The data –

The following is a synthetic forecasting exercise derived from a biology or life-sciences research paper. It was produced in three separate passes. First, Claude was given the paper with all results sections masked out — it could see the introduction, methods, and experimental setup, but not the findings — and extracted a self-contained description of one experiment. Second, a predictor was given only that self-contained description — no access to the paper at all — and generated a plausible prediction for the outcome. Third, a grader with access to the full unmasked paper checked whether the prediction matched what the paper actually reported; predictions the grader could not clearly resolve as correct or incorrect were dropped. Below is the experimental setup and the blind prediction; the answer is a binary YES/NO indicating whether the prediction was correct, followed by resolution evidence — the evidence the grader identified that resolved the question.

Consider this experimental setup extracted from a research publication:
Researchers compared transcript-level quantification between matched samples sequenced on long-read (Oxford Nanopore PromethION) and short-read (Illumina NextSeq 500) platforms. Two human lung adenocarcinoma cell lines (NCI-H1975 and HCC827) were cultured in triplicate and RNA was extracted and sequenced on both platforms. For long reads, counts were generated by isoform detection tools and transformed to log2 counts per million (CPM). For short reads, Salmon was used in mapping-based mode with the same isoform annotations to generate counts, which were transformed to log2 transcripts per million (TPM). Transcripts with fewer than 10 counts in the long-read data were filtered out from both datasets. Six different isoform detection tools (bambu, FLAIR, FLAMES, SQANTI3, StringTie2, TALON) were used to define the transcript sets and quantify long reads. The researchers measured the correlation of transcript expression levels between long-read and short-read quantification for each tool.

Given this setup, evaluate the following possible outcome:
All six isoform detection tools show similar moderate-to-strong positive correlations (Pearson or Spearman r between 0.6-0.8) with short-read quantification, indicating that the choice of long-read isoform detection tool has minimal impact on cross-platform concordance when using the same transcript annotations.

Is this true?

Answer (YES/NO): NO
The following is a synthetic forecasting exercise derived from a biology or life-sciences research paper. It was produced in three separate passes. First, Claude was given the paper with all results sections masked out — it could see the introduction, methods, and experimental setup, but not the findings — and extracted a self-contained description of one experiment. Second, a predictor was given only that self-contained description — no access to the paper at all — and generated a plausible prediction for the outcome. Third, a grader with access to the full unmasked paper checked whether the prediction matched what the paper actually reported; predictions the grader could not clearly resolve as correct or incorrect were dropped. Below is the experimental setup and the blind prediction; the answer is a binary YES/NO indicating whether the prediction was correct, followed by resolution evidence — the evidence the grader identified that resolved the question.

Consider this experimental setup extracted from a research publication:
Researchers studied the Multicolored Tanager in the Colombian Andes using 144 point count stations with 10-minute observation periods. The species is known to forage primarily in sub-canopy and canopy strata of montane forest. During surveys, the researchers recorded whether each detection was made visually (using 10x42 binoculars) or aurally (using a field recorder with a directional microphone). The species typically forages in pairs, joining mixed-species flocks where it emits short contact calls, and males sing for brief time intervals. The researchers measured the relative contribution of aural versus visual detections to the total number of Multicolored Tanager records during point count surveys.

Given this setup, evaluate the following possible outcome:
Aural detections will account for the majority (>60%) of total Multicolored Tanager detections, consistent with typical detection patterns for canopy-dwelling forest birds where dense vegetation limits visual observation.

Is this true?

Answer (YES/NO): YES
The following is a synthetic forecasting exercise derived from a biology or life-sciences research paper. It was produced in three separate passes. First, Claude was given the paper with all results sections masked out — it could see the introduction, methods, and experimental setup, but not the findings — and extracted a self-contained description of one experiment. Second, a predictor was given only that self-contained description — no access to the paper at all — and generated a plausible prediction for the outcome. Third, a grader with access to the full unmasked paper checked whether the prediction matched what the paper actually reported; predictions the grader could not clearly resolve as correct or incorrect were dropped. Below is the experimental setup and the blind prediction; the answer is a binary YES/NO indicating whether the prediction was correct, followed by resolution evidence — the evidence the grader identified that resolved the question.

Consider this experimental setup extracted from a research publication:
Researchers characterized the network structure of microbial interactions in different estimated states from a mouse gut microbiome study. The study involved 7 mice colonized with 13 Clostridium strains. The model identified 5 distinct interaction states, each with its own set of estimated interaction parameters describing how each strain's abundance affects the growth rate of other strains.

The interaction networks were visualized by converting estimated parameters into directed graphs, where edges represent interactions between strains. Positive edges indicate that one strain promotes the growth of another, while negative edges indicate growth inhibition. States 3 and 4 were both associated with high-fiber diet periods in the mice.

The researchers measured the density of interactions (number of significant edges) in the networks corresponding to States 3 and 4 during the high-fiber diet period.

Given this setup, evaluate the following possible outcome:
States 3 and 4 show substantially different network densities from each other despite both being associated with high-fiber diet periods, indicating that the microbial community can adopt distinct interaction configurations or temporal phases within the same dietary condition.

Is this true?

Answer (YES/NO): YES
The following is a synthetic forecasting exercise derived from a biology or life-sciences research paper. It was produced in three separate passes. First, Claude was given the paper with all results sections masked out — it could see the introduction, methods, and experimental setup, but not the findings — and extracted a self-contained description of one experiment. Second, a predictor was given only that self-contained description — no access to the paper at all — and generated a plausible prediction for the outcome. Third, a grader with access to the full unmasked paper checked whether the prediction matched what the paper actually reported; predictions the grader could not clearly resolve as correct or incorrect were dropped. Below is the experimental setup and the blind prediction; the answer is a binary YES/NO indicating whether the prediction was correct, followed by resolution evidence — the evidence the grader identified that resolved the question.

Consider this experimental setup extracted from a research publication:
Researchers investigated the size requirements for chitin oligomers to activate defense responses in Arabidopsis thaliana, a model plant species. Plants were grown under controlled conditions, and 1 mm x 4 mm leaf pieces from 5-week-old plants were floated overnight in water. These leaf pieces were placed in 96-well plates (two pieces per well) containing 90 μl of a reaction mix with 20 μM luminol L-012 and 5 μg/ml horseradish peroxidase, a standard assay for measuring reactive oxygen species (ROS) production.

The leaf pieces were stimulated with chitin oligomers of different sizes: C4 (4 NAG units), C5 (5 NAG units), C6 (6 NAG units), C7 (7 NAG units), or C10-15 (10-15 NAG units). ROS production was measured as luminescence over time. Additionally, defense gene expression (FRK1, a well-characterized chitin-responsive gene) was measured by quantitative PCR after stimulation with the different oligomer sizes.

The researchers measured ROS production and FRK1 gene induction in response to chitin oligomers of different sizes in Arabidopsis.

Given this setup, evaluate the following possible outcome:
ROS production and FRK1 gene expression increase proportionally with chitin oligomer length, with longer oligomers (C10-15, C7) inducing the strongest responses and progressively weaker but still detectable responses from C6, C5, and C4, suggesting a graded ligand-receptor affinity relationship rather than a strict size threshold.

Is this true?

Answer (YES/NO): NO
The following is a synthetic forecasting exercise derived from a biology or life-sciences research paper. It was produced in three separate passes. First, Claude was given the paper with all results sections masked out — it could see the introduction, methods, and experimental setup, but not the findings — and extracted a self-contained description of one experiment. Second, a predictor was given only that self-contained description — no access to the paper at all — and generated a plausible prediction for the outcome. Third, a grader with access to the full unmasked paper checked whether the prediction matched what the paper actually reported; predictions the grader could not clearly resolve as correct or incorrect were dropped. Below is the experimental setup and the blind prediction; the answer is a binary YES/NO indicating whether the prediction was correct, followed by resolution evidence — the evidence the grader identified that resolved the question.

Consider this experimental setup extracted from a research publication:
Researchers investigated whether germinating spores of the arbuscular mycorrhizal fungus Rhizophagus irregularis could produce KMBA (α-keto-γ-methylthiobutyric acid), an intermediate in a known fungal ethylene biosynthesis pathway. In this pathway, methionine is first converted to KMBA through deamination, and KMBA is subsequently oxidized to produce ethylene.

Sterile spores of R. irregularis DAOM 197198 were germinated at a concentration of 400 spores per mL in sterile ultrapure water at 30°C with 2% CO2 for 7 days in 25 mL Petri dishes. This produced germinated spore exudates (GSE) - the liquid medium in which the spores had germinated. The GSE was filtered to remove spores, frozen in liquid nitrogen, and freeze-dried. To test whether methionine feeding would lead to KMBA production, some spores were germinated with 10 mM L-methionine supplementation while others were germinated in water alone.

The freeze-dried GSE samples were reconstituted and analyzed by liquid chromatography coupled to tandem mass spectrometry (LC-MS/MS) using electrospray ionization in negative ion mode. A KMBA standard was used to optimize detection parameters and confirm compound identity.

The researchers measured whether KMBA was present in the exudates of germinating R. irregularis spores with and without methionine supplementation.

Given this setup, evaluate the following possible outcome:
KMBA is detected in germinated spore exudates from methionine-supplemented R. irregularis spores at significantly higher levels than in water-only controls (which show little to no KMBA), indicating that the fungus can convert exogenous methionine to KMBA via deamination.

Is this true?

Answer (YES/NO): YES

Task prompt – Filter the entries and keep only the lines holding "which".

Problem solution –
Researchers compared transcript-level quantification between matched samples sequenced on long-read (Oxford Nanopore PromethION) and short-read (Illumina NextSeq 500) platforms. Two human lung adenocarcinoma cell lines (NCI-H1975 and HCC827) were cultured in triplicate and RNA was extracted and sequenced on both platforms. For long reads, counts were generated by isoform detection tools and transformed to log2 counts per million (CPM). For short reads, Salmon was used in mapping-based mode with the same isoform annotations to generate counts, which were transformed to log2 transcripts per million (TPM). Transcripts with fewer than 10 counts in the long-read data were filtered out from both datasets. Six different isoform detection tools (bambu, FLAIR, FLAMES, SQANTI3, StringTie2, TALON) were used to define the transcript sets and quantify long reads. The researchers measured the correlation of transcript expression levels between long-read and short-read quantification for each tool.
Sterile spores of R. irregularis DAOM 197198 were germinated at a concentration of 400 spores per mL in sterile ultrapure water at 30°C with 2% CO2 for 7 days in 25 mL Petri dishes. This produced germinated spore exudates (GSE) - the liquid medium in which the spores had germinated. The GSE was filtered to remove spores, frozen in liquid nitrogen, and freeze-dried. To test whether methionine feeding would lead to KMBA production, some spores were germinated with 10 mM L-methionine supplementation while others were germinated in water alone.
KMBA is detected in germinated spore exudates from methionine-supplemented R. irregularis spores at significantly higher levels than in water-only controls (which show little to no KMBA), indicating that the fungus can convert exogenous methionine to KMBA via deamination.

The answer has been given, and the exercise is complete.